───── Material for this task ─────

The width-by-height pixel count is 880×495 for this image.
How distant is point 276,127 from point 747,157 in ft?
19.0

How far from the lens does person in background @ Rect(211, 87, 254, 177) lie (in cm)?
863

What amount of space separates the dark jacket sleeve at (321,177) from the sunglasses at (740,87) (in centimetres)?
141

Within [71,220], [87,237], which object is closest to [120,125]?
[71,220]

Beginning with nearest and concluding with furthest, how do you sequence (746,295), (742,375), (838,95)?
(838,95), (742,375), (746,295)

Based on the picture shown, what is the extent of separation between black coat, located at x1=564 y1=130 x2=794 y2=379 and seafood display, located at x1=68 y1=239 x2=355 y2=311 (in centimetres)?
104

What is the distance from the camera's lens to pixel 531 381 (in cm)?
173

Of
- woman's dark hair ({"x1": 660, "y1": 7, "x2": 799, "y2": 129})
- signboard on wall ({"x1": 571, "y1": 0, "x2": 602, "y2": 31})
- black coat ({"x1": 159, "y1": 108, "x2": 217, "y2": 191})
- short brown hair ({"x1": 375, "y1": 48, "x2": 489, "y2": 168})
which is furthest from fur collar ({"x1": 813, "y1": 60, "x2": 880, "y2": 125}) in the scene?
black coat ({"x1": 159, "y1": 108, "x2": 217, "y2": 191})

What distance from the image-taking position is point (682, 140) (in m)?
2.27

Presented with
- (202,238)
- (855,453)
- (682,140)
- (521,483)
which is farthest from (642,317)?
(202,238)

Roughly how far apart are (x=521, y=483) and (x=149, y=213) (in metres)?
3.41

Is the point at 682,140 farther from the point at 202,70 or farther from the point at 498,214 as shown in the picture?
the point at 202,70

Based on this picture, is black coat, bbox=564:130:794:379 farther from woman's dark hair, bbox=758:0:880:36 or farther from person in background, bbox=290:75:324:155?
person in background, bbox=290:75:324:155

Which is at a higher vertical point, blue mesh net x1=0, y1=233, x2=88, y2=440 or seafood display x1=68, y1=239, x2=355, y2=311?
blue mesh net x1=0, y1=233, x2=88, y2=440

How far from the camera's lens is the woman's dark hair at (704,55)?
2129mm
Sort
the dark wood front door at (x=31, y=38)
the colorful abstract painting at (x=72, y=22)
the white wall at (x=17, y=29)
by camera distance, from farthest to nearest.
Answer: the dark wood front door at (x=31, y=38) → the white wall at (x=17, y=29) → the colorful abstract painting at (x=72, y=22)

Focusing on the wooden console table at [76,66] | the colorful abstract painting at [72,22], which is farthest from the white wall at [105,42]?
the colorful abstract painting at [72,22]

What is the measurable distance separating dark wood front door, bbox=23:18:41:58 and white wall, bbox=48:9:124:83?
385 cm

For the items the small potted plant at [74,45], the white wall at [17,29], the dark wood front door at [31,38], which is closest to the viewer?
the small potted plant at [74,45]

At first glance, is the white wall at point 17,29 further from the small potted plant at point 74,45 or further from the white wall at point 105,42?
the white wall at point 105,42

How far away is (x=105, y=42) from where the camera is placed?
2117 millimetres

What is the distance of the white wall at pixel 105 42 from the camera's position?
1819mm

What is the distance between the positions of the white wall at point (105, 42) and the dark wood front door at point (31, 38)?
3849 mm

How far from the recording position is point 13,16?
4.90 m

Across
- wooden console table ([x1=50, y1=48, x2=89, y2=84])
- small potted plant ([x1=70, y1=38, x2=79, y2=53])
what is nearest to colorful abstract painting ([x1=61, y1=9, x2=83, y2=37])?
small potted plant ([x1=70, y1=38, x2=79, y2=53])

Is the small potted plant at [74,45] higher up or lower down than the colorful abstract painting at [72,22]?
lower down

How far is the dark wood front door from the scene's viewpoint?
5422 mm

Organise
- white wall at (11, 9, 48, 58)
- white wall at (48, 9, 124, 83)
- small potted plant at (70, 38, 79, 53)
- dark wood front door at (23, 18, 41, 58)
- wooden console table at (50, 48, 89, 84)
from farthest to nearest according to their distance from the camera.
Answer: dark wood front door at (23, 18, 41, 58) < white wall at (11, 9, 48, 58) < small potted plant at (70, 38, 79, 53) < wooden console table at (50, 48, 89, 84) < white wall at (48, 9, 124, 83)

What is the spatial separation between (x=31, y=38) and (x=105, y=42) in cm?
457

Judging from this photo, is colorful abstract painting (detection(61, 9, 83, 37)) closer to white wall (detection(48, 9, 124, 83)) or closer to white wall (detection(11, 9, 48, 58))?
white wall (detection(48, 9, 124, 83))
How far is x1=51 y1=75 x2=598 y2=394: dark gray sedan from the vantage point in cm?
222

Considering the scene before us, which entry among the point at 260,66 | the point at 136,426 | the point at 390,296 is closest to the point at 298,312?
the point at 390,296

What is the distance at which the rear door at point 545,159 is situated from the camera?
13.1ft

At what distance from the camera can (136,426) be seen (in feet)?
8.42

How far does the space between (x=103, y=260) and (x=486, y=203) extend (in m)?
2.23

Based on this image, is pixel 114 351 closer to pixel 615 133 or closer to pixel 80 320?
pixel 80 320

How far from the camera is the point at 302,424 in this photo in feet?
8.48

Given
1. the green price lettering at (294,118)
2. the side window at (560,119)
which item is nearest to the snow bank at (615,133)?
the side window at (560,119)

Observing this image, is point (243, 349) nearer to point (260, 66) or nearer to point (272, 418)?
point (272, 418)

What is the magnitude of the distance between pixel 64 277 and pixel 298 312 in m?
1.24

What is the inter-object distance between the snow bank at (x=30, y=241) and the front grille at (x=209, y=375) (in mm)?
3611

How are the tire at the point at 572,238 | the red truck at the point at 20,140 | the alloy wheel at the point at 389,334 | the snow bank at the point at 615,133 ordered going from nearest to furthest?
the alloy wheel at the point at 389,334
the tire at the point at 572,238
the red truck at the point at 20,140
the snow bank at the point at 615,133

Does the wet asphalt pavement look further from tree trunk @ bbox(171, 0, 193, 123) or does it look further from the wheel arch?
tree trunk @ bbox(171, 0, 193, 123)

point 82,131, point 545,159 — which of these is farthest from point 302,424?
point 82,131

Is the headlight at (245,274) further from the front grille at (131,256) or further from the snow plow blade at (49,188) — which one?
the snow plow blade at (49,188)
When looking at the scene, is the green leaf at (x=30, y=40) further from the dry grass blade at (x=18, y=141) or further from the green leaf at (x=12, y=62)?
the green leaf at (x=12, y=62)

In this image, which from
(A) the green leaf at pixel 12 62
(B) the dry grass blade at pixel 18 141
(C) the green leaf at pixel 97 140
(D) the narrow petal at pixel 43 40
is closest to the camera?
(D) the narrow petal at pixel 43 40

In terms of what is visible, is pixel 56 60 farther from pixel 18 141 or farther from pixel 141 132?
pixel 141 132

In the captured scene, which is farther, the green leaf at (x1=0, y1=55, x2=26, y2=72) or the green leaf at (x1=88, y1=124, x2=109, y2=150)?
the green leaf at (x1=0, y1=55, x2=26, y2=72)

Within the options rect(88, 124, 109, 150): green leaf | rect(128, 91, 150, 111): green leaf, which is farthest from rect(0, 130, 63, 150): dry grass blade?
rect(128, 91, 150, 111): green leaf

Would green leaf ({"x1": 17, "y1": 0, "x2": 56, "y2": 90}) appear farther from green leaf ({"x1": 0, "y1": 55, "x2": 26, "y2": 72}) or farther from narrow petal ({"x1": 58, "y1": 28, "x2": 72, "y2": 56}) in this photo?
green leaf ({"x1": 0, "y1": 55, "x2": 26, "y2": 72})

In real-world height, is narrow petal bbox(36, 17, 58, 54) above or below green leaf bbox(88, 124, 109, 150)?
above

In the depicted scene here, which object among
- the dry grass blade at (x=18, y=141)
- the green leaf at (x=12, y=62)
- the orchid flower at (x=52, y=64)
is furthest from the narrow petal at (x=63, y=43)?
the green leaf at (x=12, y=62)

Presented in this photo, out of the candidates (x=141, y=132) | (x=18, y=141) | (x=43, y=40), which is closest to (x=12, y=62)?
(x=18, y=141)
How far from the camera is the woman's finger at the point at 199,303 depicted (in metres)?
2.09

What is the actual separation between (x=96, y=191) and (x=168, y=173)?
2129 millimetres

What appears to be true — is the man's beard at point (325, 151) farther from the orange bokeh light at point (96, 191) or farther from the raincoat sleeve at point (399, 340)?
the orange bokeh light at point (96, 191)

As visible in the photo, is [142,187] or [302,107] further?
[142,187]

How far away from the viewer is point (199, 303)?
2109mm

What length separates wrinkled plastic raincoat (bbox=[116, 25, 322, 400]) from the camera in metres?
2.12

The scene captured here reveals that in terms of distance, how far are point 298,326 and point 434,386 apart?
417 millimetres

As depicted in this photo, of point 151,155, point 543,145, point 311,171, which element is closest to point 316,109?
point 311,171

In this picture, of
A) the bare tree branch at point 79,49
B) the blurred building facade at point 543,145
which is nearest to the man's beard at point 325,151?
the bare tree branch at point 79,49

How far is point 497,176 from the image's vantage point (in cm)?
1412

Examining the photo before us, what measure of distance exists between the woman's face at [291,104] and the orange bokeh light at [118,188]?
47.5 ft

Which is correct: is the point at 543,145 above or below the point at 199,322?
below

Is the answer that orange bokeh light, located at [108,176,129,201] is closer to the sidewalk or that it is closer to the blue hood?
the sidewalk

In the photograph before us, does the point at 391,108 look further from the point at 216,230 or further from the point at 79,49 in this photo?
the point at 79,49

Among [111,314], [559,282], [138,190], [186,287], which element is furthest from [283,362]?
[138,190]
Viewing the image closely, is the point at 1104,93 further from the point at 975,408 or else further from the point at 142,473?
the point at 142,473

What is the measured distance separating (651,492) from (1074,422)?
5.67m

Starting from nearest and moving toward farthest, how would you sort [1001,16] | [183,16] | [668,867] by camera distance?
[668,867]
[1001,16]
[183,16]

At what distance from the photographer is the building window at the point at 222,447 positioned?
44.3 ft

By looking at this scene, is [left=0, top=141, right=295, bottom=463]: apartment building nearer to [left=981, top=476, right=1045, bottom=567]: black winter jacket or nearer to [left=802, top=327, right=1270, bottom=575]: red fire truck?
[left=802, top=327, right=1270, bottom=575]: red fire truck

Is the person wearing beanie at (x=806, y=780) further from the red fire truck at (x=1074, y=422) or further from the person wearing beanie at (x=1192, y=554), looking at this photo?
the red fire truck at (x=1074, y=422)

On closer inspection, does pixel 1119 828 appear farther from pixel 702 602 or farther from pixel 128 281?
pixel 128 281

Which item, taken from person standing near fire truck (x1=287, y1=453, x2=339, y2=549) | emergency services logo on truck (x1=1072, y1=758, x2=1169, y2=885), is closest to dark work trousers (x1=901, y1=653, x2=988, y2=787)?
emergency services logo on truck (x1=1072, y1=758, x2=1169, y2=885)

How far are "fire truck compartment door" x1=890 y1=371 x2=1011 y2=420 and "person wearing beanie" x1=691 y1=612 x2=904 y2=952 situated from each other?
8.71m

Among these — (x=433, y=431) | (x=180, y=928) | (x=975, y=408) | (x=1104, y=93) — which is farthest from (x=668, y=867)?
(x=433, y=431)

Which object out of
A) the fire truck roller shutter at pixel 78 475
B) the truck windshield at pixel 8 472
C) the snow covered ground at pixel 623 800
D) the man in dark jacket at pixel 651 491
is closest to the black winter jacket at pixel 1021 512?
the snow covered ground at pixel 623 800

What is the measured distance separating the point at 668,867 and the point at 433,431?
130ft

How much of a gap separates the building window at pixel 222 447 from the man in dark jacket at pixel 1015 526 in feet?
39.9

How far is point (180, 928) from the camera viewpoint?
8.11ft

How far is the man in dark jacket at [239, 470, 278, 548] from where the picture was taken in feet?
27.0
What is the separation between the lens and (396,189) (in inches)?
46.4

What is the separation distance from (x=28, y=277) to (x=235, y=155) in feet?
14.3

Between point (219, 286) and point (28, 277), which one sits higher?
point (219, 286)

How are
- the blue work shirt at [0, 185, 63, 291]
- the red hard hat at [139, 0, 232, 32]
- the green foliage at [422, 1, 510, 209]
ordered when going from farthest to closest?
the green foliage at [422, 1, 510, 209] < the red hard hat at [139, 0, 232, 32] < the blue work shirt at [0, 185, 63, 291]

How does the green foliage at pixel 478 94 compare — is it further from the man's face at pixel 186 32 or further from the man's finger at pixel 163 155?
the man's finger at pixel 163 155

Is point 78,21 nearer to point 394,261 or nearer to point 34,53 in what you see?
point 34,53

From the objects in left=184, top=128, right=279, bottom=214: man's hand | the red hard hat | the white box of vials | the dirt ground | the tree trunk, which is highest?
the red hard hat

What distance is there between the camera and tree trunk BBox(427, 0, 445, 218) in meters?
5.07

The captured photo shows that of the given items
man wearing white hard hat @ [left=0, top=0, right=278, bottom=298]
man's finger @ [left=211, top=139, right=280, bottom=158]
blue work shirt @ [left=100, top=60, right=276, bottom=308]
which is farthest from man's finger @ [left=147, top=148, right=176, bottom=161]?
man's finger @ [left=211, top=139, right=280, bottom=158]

─────

Short task >> Return exactly the lines from the one containing "What is the measured distance separating the" through the last line of the records above, both included, and nothing else.

Solution below >>
What is the measured distance separating the point at 668,867 and the point at 433,431?
130ft

How much of a gap separates the building window at pixel 222 447 from the man in dark jacket at pixel 1015 526 in feet?
39.9

How far is point (180, 928) from the camera viewpoint?
8.11ft

How far is the man in dark jacket at [239, 470, 278, 548] from where the picture was taken in feet?
27.0
What is the separation between the lens and (396,189) (in inches)?
46.4

What is the separation distance from (x=28, y=277) to (x=235, y=155) in feet?
14.3

Between point (219, 286) and point (28, 277), which one sits higher?
point (219, 286)

How are
- the blue work shirt at [0, 185, 63, 291]
- the red hard hat at [139, 0, 232, 32]
- the green foliage at [422, 1, 510, 209]
ordered when going from farthest to closest?
the green foliage at [422, 1, 510, 209] < the red hard hat at [139, 0, 232, 32] < the blue work shirt at [0, 185, 63, 291]

How does the green foliage at pixel 478 94 compare — is it further from the man's face at pixel 186 32 or further from the man's finger at pixel 163 155?
the man's finger at pixel 163 155

Is point 78,21 nearer to point 394,261 or nearer to point 34,53 in what you see?
point 34,53

From the objects in left=184, top=128, right=279, bottom=214: man's hand | the red hard hat | the white box of vials | the dirt ground | the tree trunk, which is highest?
the red hard hat

What distance is there between the camera and tree trunk BBox(427, 0, 445, 218) in meters?
5.07

The captured photo shows that of the given items
man wearing white hard hat @ [left=0, top=0, right=278, bottom=298]
man's finger @ [left=211, top=139, right=280, bottom=158]
blue work shirt @ [left=100, top=60, right=276, bottom=308]
which is farthest from man's finger @ [left=147, top=148, right=176, bottom=161]?
man's finger @ [left=211, top=139, right=280, bottom=158]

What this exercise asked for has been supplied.